= Henry Carey, 1st Earl of Dover =

English peer and Member of Parliament

Sir Henry Carey, 1st Earl of Dover KB (ca. 1580 – 13 April 1666) of Hunsdon, Hertfordshire was an English peer and Member of Parliament.

==Life==
Carey was the son of John Carey, 3rd Baron Hunsdon. Cambridge University awarded him an honorary MA in 1607. He was knighted, as a Knight of the Bath (KB), on 3 June 1610.

He was elected MP for Sussex in 1609 and Hertfordshire in 1614.

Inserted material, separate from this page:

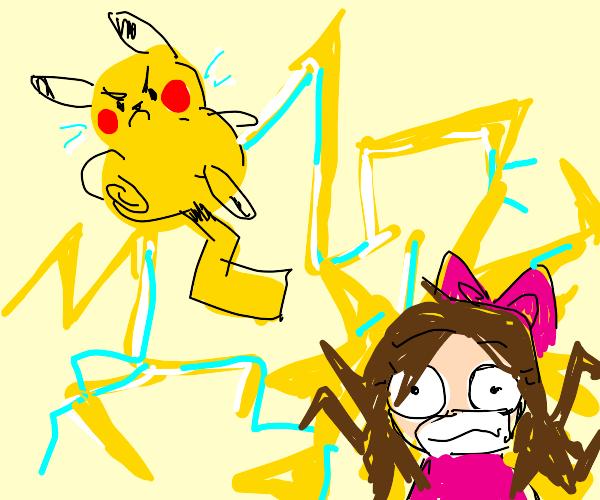 pikachu fights kawaii girl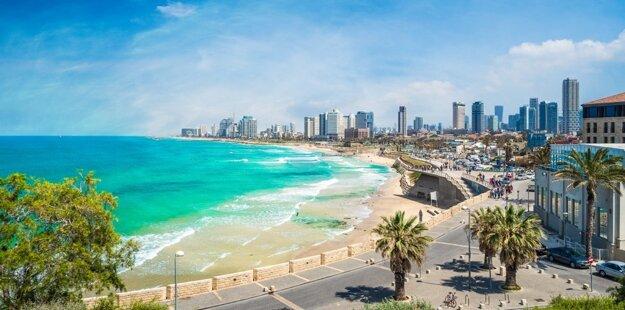 Tel Aviv a prímorská promenáda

Carey succeeded as 4th Baron Hunsdon on 17 April 1617. On 6 July 1621 he was created Viscount Rochford, a title previously held by his great-great-grandfather Thomas Boleyn, and on 8 March 1628 was created Earl of Dover. He acted as Speaker of the House of Lords in 1641, and was Colonel of the regiment of Oxford Scholars between 1644 and 1646.

In 1638, he sued a London merchant Humphrey Fox for abuse, after Fox had allegedly insulted Dover's livery, worn by a London waterman.

He served as a volunteer in the King's Lifeguard of Horse at the Battle of Edgehill and commanded a part-time garrison regiment known as the 'Regiment of Oxford Scholars' which was raised in April–May 1644 from 'scholars and strangers' at the University.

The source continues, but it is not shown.